GIVEN DATA
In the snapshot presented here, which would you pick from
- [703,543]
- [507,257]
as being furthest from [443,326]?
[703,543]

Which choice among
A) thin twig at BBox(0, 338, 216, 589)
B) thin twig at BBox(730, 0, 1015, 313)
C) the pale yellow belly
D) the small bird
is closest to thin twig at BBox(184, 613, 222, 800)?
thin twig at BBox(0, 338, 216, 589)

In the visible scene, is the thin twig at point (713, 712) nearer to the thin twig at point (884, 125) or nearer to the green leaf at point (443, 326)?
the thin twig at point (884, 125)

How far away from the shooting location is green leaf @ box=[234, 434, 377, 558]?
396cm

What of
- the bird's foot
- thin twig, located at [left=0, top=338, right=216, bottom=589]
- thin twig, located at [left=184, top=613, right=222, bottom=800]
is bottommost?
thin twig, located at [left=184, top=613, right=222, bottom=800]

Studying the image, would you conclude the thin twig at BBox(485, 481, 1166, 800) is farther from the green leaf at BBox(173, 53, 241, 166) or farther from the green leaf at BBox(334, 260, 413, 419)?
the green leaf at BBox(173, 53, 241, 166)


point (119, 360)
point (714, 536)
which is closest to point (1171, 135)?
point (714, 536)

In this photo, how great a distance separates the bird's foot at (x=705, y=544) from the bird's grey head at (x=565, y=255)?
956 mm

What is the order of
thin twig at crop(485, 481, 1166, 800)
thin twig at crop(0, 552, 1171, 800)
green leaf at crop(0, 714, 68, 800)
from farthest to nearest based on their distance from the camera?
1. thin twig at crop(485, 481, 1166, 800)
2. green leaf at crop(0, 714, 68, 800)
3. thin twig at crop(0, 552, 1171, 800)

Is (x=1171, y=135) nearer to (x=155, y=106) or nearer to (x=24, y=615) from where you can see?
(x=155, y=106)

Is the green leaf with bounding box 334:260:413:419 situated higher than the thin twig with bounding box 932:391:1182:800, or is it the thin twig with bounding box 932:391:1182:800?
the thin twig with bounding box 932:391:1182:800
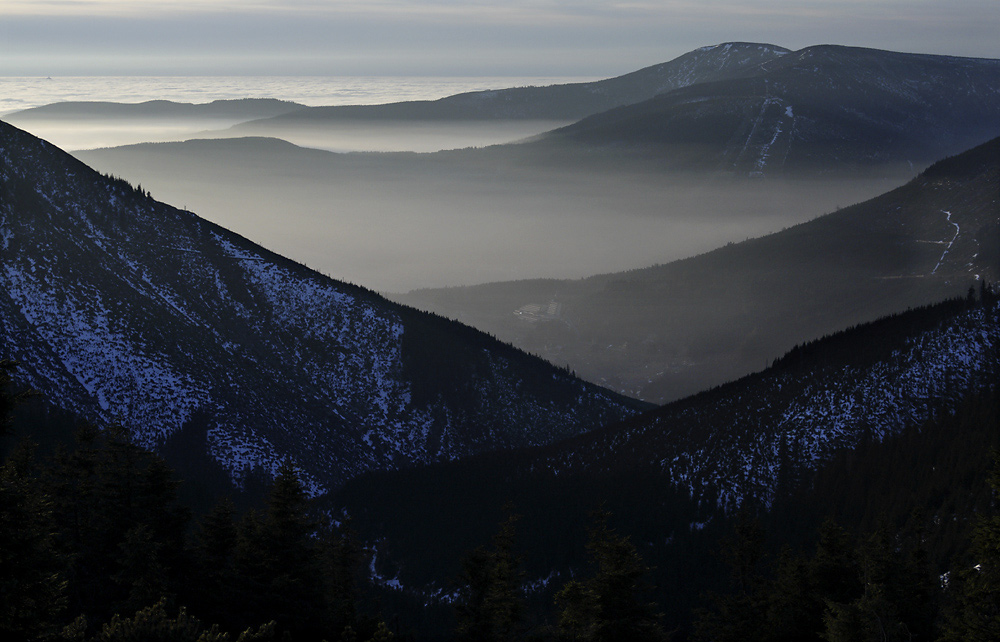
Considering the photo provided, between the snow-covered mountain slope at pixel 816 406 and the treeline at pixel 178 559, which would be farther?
the snow-covered mountain slope at pixel 816 406

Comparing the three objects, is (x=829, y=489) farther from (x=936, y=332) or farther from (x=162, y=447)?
(x=162, y=447)

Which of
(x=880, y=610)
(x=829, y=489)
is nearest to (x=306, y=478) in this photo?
(x=829, y=489)

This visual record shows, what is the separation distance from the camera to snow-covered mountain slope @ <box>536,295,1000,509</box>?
131375 millimetres

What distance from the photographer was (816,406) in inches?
5477

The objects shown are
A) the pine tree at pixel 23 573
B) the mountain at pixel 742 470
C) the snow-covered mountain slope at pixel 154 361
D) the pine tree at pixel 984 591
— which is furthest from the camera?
the snow-covered mountain slope at pixel 154 361

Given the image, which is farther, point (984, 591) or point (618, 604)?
point (618, 604)

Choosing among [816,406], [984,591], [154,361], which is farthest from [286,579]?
[154,361]

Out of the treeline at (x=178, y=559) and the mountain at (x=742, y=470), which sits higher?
the treeline at (x=178, y=559)

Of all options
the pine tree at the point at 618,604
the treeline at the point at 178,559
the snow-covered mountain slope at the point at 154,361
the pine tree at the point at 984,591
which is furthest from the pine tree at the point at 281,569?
the snow-covered mountain slope at the point at 154,361

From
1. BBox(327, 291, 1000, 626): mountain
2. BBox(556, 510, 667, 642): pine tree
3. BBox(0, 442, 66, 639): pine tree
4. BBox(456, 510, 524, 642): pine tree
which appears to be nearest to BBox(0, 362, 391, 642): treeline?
BBox(456, 510, 524, 642): pine tree

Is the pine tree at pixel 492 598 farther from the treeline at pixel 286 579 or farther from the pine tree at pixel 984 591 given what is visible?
the pine tree at pixel 984 591

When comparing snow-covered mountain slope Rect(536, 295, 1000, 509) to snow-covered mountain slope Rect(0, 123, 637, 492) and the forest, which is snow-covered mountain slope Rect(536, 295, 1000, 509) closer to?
snow-covered mountain slope Rect(0, 123, 637, 492)

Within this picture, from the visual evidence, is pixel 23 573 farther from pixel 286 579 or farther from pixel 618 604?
pixel 618 604

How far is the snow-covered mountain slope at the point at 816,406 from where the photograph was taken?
131375 millimetres
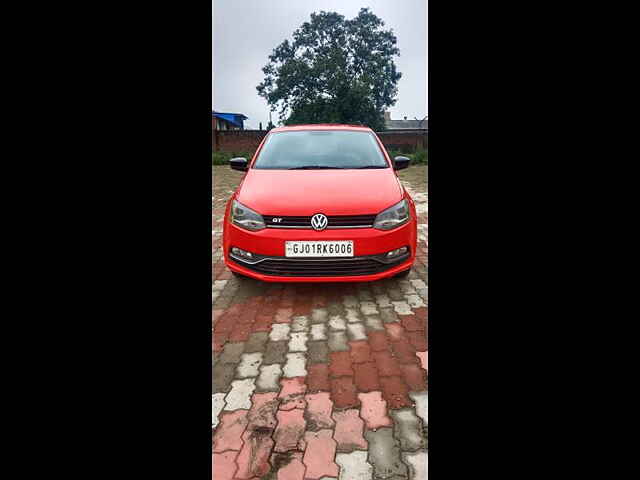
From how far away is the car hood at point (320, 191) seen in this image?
9.46 ft

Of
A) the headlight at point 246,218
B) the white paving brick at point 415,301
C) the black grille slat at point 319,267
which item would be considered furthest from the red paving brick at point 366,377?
the headlight at point 246,218

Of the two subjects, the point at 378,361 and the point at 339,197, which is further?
the point at 339,197

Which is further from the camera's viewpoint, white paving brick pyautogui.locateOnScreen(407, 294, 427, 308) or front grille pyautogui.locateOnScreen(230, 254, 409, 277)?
white paving brick pyautogui.locateOnScreen(407, 294, 427, 308)

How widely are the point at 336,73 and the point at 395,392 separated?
34.3 meters

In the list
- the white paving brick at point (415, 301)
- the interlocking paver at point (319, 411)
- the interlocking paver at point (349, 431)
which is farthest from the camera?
the white paving brick at point (415, 301)

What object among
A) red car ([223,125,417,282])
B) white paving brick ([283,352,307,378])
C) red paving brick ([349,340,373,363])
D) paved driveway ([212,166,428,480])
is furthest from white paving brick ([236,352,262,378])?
red car ([223,125,417,282])

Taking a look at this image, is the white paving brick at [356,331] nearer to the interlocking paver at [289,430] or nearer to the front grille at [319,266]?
the front grille at [319,266]

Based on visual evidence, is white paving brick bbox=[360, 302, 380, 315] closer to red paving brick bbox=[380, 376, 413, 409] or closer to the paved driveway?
the paved driveway

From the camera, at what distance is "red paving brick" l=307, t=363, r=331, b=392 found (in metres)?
2.00

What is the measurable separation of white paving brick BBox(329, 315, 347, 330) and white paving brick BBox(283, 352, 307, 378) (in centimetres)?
40
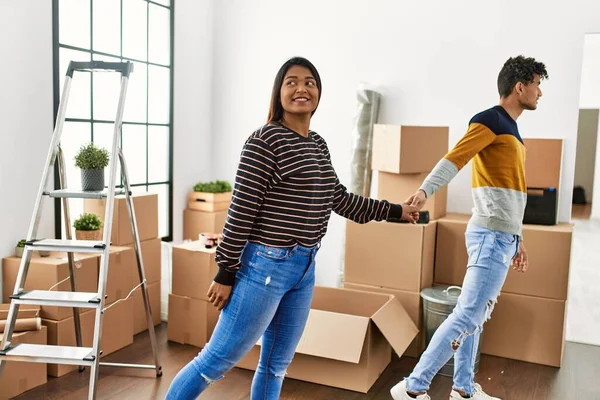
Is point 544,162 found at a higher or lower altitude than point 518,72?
lower

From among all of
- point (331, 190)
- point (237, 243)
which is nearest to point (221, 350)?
point (237, 243)

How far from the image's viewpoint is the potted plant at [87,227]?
3.25m

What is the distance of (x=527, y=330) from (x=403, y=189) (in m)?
1.05

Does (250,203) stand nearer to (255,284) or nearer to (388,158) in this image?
(255,284)

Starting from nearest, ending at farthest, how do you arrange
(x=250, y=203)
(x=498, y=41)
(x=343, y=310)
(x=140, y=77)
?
1. (x=250, y=203)
2. (x=343, y=310)
3. (x=498, y=41)
4. (x=140, y=77)

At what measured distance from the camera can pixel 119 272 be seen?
10.9 feet

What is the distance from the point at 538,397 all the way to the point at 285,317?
64.2 inches

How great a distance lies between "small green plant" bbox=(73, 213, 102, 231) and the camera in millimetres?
3250

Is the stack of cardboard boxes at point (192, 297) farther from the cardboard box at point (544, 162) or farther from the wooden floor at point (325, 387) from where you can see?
the cardboard box at point (544, 162)

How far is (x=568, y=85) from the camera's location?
3555 millimetres

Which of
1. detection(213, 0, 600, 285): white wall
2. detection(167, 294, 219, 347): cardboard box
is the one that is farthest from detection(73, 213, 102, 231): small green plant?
detection(213, 0, 600, 285): white wall

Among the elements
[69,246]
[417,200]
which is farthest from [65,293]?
[417,200]

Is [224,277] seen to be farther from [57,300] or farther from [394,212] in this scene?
[57,300]

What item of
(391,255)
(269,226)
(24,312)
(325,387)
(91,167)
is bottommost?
(325,387)
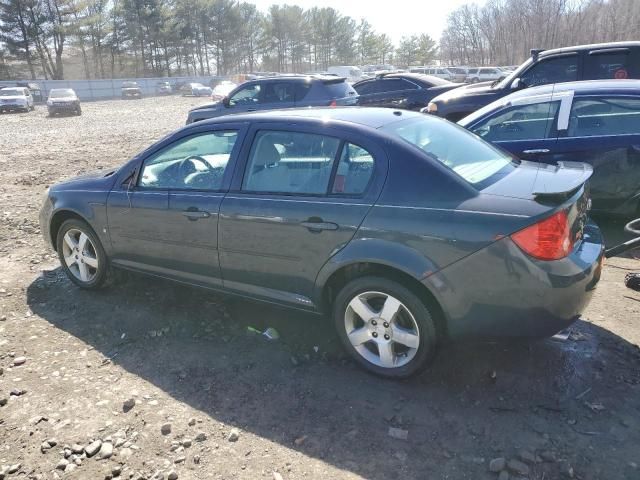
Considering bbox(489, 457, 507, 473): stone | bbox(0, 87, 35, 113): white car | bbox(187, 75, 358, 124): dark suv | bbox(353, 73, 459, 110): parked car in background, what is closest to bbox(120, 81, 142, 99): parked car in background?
bbox(0, 87, 35, 113): white car

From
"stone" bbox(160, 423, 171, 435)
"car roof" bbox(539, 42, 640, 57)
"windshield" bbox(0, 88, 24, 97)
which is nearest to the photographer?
"stone" bbox(160, 423, 171, 435)

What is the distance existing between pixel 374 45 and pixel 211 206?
98.3 metres

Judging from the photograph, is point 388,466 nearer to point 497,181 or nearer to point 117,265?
point 497,181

TASK BRIEF
Report how many lines of the records contain the string "visible", with case counting. Give only the number.

ANSWER TO THE EXERCISE
2